Troopers throughout the state recently started training on Narcan, a medication used to block the effects of an opioid overdose.
"It's a nasal spray, which in combination with recognizing overdose symptoms and CPR, gives you the opportunity to save that person's life who may be in overdose condition," Missouri Highway Patrol Public Information Director John Hotz said.
Troops have been training since August with the MO-HOPE Project through a program called Train the Trainer.
"The program allows us to train a few troopers, and then they go out and start training the rest of the troopers around the state," MO-HOPE Project Manager Brandon Costerison said.
Costerison said Governor Eric Greitens worked with state departments to address the issue and help fund programs.
"Part of the mandate of our federally funded grant is to equip law enforcement and emergency responders with the medication, because they're often the first people on the scene," Costerison said.
The training includes an in-depth presentation on the risks and signs of an opioid overdose and how to administer the medication effectively.
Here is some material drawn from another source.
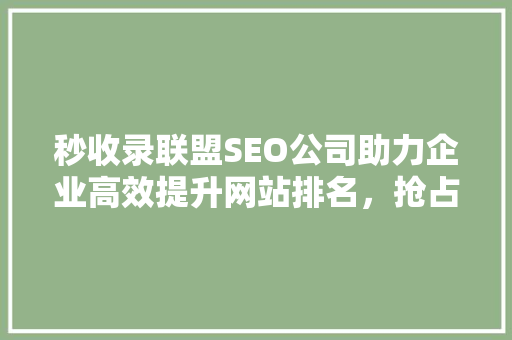 秒收录联盟SEO公司助力企业高效提升网站排名，抢占市场先机 百度SEO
"The training is making us aware of the effects of opioid overdoses, and more cognizant of those if we encounter them on the road. And now we have a tool in order to help save lives on the roadway," Missouri Highway Patrol Corporal Joe Veasman said.
The highway patrol has already reported several situations where lives have been saved using Narcan.
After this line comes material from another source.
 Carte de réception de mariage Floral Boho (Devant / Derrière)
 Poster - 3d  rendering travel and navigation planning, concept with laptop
"We've actually had in crash conditions, since the training, troopers who experienced people who were overdosing," Hotz said. "They were able to call for the Narcan to be administered, and those people were successfully revived."
Hotz said he hopes the trainings will bring more public awareness to the issue and ultimately reduce opioid deaths.
"This problem is a huge issue right now. We're starting to see more and more of this situation in Missouri, so certainly it is important again if we're likely to come in contact with these individuals that we do have something there that we can use to revive them," Hotz said.
The highway patrol plans to have all troopers trained by the end of the year.